__About this exercise__. From the line that contains "MP Baby Boys'" to the final line of the entries below, write out every line exactly as it appears, and nothing else.

--- START ---

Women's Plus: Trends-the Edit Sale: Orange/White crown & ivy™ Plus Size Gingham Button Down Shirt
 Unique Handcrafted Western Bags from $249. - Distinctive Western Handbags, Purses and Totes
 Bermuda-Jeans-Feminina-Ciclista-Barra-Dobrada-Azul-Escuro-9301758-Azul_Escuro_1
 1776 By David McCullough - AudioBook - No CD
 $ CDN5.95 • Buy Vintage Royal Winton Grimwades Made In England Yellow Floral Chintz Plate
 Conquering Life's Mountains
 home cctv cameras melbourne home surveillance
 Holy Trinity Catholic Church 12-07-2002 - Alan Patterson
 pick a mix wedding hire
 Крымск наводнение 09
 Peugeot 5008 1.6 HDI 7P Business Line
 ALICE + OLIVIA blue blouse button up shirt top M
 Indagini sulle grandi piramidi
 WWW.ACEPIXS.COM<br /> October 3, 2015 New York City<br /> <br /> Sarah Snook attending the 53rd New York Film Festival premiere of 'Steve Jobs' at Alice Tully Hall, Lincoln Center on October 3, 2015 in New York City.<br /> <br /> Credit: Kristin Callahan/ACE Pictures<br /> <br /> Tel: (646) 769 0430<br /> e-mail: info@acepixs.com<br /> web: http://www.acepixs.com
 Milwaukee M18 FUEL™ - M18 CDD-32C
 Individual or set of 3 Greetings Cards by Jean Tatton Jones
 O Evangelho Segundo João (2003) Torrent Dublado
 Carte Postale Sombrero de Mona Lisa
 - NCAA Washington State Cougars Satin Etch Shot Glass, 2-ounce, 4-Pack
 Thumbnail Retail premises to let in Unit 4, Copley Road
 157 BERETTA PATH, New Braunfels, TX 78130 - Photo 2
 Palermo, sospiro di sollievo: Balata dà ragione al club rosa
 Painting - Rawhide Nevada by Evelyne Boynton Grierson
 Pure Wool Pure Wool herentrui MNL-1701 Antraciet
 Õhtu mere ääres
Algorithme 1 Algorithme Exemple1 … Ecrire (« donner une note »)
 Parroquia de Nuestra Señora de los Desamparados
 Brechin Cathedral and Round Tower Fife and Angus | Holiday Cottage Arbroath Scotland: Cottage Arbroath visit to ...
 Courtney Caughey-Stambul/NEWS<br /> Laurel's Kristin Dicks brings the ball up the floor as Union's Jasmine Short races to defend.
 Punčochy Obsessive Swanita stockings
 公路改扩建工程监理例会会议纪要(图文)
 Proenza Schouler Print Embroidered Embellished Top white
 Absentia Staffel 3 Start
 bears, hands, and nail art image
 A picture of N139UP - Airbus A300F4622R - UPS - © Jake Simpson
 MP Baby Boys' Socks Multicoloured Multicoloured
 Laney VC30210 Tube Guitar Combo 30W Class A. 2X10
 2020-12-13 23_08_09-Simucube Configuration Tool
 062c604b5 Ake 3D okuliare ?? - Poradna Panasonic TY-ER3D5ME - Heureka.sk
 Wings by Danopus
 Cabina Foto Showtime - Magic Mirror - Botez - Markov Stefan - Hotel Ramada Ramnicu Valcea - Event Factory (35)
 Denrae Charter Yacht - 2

--- END ---

__Solved problem__.
 MP Baby Boys' Socks Multicoloured Multicoloured
 Laney VC30210 Tube Guitar Combo 30W Class A. 2X10
 2020-12-13 23_08_09-Simucube Configuration Tool
 062c604b5 Ake 3D okuliare ?? - Poradna Panasonic TY-ER3D5ME - Heureka.sk
 Wings by Danopus
 Cabina Foto Showtime - Magic Mirror - Botez - Markov Stefan - Hotel Ramada Ramnicu Valcea - Event Factory (35)
 Denrae Charter Yacht - 2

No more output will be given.